Seventh-day Adventists in the Dominican Republic joined more than 1,000 worshippers from various faith traditions—including Roman Catholics, Latter-day Saints, and members of the Church of God—for an interfaith Easter devotional and musical concert held on April 2, 2026. The event emphasized themes of unity, a shared common message, building bridges, love, and oneness. Through music, worship, and ecumenical messages, participants set aside doctrinal differences in favor of a collective celebration of Easter titled “In Him, We Are One.” [1]
El Caribe News published the following about the ecumenical Easter celebration:
• “More than a thousand people gathered in the Aula Magna of the Autonomous University of Santo Domingo to hear voices that not only sang but also shared a common message. Representatives from various Christian communities came together on the same stage to share, from their own traditions, a common testimony: Jesus Christ lives.” [2]
• “This gathering, organized by The Church of Jesus Christ of Latter-day Saints and titled the Interfaith Easter Musical Devotional ‘He Lives,’ became a space where music and faith served as a bridge between churches that, although diverse in doctrine, found a point of unity in the figure of Christ and the meaning of Easter.” [2]
The Latter Day Saints who sponsored the event described the same Easter interfaith event as follows:
• “We live in a world that often emphasizes differences, that divides and separates. But Jesus Christ invites us to something higher: to love one another, to understand one another, and to walk together.

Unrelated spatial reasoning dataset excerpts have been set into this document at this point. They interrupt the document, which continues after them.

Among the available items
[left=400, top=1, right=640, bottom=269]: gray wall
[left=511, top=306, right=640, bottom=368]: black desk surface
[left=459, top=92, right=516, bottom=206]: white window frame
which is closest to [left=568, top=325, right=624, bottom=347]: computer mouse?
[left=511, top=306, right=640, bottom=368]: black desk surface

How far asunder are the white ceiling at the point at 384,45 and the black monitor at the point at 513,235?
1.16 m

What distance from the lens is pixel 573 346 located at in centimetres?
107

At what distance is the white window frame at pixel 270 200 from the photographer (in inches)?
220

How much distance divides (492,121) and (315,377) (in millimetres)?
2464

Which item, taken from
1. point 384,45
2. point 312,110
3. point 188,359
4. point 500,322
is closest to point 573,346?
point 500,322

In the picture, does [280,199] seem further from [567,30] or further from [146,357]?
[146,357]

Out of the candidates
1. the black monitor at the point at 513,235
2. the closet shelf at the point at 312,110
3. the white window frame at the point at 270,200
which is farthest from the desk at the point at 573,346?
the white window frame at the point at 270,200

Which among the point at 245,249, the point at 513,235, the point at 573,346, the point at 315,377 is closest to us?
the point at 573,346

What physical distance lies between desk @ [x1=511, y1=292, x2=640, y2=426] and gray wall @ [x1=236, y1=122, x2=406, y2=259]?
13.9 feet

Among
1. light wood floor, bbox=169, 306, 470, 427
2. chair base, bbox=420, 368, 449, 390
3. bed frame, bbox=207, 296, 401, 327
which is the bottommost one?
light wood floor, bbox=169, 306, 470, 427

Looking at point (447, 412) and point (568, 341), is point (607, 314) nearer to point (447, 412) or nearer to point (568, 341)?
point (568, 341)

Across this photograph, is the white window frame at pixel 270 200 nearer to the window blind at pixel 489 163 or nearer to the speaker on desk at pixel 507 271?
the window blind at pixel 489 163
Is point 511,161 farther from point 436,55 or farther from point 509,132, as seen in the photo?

What we have experienced tonight demonstrates that when faith and goodwill come together, we can find harmony. In Him, we are one.” [3]
The clergy included:
• Roman Catholic Priest Jorge William Hernández Díaz. [3]
• Ysaura Chalas, coordinator of the Faith and Joy Catholic Foundation. [3]
• Miguel Ángel Tenorio and Hugo Montoya, from the Latter-day Saints. [3]
• Bishop Mauro Vargas, from the Church of God. [3]
• Pastor Robert Hernández, leader and representative of the Seventh-day Adventist Church. [3]
Finally, More Faith News described the same event in the following context:
• “The Catholic Church choir, the Seventh-day Adventist Church choir, the Dominican National Children’s Choir, and members of The Church of Jesus Christ of Latter-day Saints participated. Each performance offered a distinct perspective, but all conveyed the same message: that Jesus Christ is at the center of our faith, regardless of tradition. Therefore, more than a concert, it was a space where music helped to connect the attendees spiritually. Worship became a common language.” [4]
Let’s be clear—this is not some harmless cooperation; it is the blatant betrayal of our sacred trust and the erosion of our unique identity. When Seventh-day Adventists step onto a shared platform with the Roman Catholic Church and other religious bodies in an ecumenical Easter celebration, they are “building bridges” to Rome and burning their connection to the Three Angels’ Message that God Himself established. Our movement was raised up with a distinct prophetic mandate rooted in the Book of Revelation—to call people out of confusion, not to harmonize with it.
When doctrinal differences are intentionally set aside in favor of a “common message,” the very truths that define us—God’s law, the Sabbath, the sanctuary, and the Three Angels’ Messages—are cast aside by the wayside. Unity that requires silence on God’s truth is not biblical unity; it is a compromise. And compromise, when repeated often enough, turns into abandonment. This is how our brothers and sisters lose their way. The language used—“we are one,” “shared faith,” and “common message”—is ”the very ecumenical agenda long advanced by Rome.
When Adventist Church leaders participate in these forums, they reinforce the idea that differences do not matter—that all paths are spiritually equivalent, provided that Christ is named. But that is, precisely, the deception against which prophecy warns. A church called to proclaim the voice of God by giving the final message to the world now runs the risk of becoming, instead, the voice of the world. If we are not careful, the movement raised up to stand apart will end up gradually becoming absorbed into the current culture, and, in doing so, it will lose not only its message but also its very reason for existing.
“In a special sense Seventh-day Adventists have been set in the world as watchmen and light bearers. To them has been entrusted the last warning for a perishing world. On them is shining wonderful light from the word of God. They have been given a work of the most solemn import—the proclamation of the first, second, and third angels’ messages. There is no other work of so great importance. They are to allow nothing else to absorb their attention” (Testimonies, Vol. 9, p. 19).